More calls to free former Haitian prime minister

Despite mounting pressure for his release, deposed Haitian Prime Minister Yvon Neptune remains in custody and is continuing a prolonged hunger strike in protest against his yearlong detention without trial. After going before a judge on May 25, he still has not been charged with committing any crime.

Neptune, 58, was jailed by the interim government of Gerard Latortue a few months after the U.S.-backed ouster of democratically elected President Jean-Bertrand Aristide in February 2004. He has languished in prison ever since. His current hunger strike, his second while in custody, began on April 17. Eyewitnesses say he is emaciated and physically weak.

Ronald St. Jean of the Haiti-based group Defense of Political Prisoners’ Rights said June 21 that Judge Clune Pierre Jules had dismissed all charges against Neptune and ordered his release from jail. This news was corroborated by Brian Concannon Jr. of the Oregon-based Institute for Justice and Democracy in Haiti, who said he received a “reliable report” stating that the U.S. State Department thinks the judge ordered Neptune’s release.

However, Marguerite Laurence of the Haitian Lawyers Leadership Network said, “There are reports that the Latortue government is interfering with this judicial order and delaying further by demanding that Jules reconsider his decision.”

The World repeatedly called the Ministry of Justice but no one was available to comment on Neptune’s situation. An Interior Ministry official said he had no knowledge of Neptune’s status.

According to The Los Angeles Times, Neptune is currently being held in a villa guarded by and paid for by UN military forces, where he remains bedridden.

The U.S.-installed government arrested Neptune on June 27, 2004, after the National Coalition of Haitian Rights (NCHR) — since renamed the “National Network of Human Rights Defenders” — and another group alleged that Neptune ordered the massacre of government opponents in the town of La Scierie on Feb. 11 of that year.
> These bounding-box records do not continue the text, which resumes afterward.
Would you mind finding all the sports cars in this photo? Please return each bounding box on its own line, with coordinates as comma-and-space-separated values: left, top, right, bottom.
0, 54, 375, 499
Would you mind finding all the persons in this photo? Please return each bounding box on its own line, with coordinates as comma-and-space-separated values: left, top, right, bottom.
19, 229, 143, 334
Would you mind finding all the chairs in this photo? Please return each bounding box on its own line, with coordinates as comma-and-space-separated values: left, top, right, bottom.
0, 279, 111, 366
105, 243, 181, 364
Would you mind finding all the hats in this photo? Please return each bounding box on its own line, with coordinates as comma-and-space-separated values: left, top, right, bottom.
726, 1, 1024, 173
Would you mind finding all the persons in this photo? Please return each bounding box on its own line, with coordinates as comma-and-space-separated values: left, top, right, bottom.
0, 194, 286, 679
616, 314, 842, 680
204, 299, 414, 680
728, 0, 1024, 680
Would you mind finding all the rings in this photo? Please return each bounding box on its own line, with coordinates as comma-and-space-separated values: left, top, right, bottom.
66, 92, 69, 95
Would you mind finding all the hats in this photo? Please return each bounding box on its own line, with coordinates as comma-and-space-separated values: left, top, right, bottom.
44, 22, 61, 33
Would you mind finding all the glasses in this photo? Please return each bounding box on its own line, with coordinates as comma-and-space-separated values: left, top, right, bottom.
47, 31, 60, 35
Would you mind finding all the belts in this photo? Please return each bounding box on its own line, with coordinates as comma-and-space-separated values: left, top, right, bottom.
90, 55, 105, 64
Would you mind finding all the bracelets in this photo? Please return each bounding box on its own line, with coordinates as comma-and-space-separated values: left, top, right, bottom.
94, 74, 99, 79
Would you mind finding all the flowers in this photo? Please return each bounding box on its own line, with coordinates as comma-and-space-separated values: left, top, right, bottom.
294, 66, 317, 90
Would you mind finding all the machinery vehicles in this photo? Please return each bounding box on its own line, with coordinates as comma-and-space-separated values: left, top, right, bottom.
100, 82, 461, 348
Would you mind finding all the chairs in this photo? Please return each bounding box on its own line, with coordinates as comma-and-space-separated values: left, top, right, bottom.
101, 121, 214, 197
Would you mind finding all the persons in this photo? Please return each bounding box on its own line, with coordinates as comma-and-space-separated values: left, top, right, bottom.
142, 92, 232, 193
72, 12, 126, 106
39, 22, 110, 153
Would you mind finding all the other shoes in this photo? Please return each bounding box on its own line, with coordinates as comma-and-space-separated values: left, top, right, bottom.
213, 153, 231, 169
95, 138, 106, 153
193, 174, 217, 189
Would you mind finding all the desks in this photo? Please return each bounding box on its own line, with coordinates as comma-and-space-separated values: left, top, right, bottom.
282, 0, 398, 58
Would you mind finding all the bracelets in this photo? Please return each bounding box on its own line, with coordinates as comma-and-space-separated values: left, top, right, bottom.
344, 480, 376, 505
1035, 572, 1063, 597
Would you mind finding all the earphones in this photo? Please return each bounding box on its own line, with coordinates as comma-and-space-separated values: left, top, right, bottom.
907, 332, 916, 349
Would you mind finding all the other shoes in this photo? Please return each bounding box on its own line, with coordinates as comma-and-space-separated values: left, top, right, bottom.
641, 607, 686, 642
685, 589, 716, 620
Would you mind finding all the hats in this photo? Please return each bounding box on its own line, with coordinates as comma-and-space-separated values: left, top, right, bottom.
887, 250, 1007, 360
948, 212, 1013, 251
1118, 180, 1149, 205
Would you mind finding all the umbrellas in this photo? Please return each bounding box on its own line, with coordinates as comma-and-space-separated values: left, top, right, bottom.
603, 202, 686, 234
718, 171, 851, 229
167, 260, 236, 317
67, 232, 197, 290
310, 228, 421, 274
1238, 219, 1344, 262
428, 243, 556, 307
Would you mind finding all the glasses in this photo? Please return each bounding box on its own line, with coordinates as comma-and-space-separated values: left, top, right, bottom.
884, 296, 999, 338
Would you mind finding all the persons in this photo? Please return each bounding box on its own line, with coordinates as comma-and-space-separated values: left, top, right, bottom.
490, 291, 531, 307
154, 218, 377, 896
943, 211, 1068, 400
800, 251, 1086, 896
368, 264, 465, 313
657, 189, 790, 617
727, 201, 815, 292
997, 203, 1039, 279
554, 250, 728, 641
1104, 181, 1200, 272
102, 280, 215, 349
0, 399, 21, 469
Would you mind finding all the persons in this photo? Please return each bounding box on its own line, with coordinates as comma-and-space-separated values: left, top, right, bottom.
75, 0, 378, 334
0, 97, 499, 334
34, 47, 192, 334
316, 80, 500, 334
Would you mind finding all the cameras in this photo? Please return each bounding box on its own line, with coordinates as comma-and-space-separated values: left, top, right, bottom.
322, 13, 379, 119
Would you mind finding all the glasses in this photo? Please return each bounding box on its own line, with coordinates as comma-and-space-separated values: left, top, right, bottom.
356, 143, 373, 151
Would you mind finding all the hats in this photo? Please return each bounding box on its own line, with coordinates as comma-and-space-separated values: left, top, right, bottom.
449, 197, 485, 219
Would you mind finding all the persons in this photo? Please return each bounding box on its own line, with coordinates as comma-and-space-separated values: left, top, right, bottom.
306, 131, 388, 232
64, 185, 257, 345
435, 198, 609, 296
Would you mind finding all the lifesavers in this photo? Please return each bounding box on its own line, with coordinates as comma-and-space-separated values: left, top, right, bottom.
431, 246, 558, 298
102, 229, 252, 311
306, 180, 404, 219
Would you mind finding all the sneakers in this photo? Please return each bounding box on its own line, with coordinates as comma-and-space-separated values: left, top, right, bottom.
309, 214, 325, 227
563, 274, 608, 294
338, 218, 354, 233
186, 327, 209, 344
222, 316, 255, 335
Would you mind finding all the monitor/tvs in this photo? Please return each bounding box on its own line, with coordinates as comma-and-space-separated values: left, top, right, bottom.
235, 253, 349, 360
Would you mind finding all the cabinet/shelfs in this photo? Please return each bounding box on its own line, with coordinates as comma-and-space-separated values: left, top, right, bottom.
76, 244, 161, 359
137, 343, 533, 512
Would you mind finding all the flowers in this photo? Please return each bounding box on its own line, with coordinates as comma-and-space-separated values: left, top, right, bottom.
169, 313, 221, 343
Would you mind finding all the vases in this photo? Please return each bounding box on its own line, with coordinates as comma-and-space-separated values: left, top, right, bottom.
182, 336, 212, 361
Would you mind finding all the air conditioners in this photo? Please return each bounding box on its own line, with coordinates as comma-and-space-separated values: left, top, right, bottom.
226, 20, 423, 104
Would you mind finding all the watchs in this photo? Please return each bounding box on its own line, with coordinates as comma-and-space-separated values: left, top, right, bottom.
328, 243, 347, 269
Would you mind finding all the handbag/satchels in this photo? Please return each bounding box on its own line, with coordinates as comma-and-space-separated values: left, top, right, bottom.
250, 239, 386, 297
Neptune emphatically denied the allegation, and Louis Joinet, a UN human rights investigator, has indirectly backed Neptune’s stance. After visiting La Scierie this April, Joinet rejected the allegation that a massacre took place in that town on the date in question and instead found that a spontaneous conflict between pro- and anti-Aristide groups had erupted, resulting in casualties on both sides.

The NCHR is by no means an impartial body, critics say. According to Canada-based journalist Anthony Fenton, the NCHR participated in the U.S.-led destabilization campaign against the elected Lavalas government of President Aristide and has turned a blind eye to current violations of human rights under the Latortue regime.

Fenton said, “Nothing speaks clearer toward the true role of NCHR in carrying out partisan human rights investigations than their explicit refusal to carry out investigations of summary executions and massacres that are known to be have been perpetrated by U.S. Marines and Haitian National Police in poor neighborhoods since February 2004.”

A wide range of voices, from the Caribbean Community and Common Market (Caricom) countries to Amnesty International, have demanded that Neptune be immediately brought to trial or released.

During a June 24 visit to Haiti, Juan Gabriel Valdes, a special envoy of UN Secretary-General Kofi Annan, said, “It is very difficult to understand how someone can be held in prison for a year without clear accusations against him. The way we understand the legal system and the procedures, we see no reason why Yvon Neptune should not be freed, even when the investigation is under way.”